Episode 285: Connie Willis and Crosstalk

Episode 285: Connie Willis and Crosstalk

This week we are joined by Hugo and Nebula Award winning author Connie Willis to discuss her new novel, Crosstalk, which is just out in the UK from Gollancz and will be out in the US early next month.

The publisher describes Crosstalk like this:

Briddey is about to get exactly what she thinks she wants…

Briddey is a high-powered exec in the mobile phone industry, overseeing new products from concept (‘anything to beat the new apple phone’) to delivery. And she works with her wonderful partner, Trent. They’ve been together for six magical weeks, in a whirlwind of flowers, dinners, laughter and now comes the icing on the cake: not a weekend away or a proposal but something even better. An EDD. A procedure which will let them sense each other’s feelings. Trent doesn’t just want to tell her how much he loves her – he wants her to feel it.

Everything is perfect.

The trouble is, Briddey can’t breathe a word of it to anyone (difficult, when the whole office is guessing) until she’s had two minutes to call her family. And they’re hounding her about the latest family drama, but when they find out about the EDD – which they will – they’ll drop everything to interrogate her. And it might just be easier to have the procedure now and explain later.

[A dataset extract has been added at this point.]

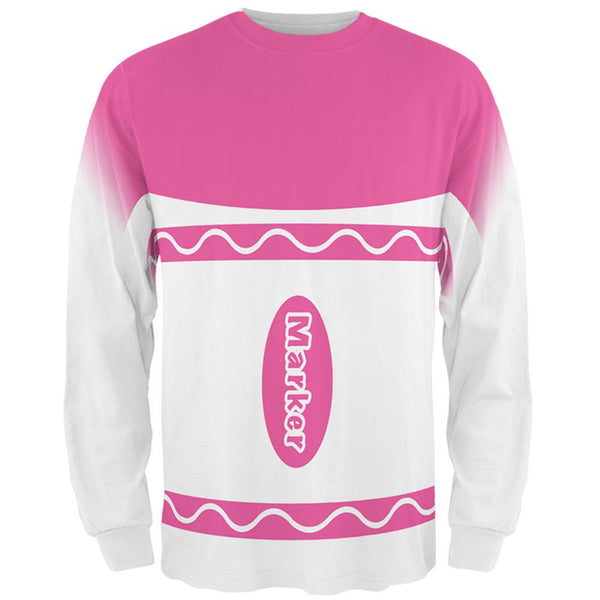Halloween Marker Costume Pink All Over Mens Long Sleeve T Shirt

The race is on: not just for new, cutting-edge technology, but also for a shred of privacy in a public world and – for Briddey – a chance for love at the heart of it all.

This is a brilliant, heart-warming romantic comedy from one of the wittiest and wisest of our authors. Written with a light touch and a smile, we’re swept up in Briddey’s romance – and into the difficulties of a world just one technological step away from our own, as technology and social media blur (or indeed remove) the line between personal and public.

In a spirited and entertaining discussion in a rather noisy hotel room in Kansas City, we discussed the novel, comedy, social media, science fiction, and much more. As always, we’d like to thank Connie for making the time to talk to us, and hope you enjoy the show.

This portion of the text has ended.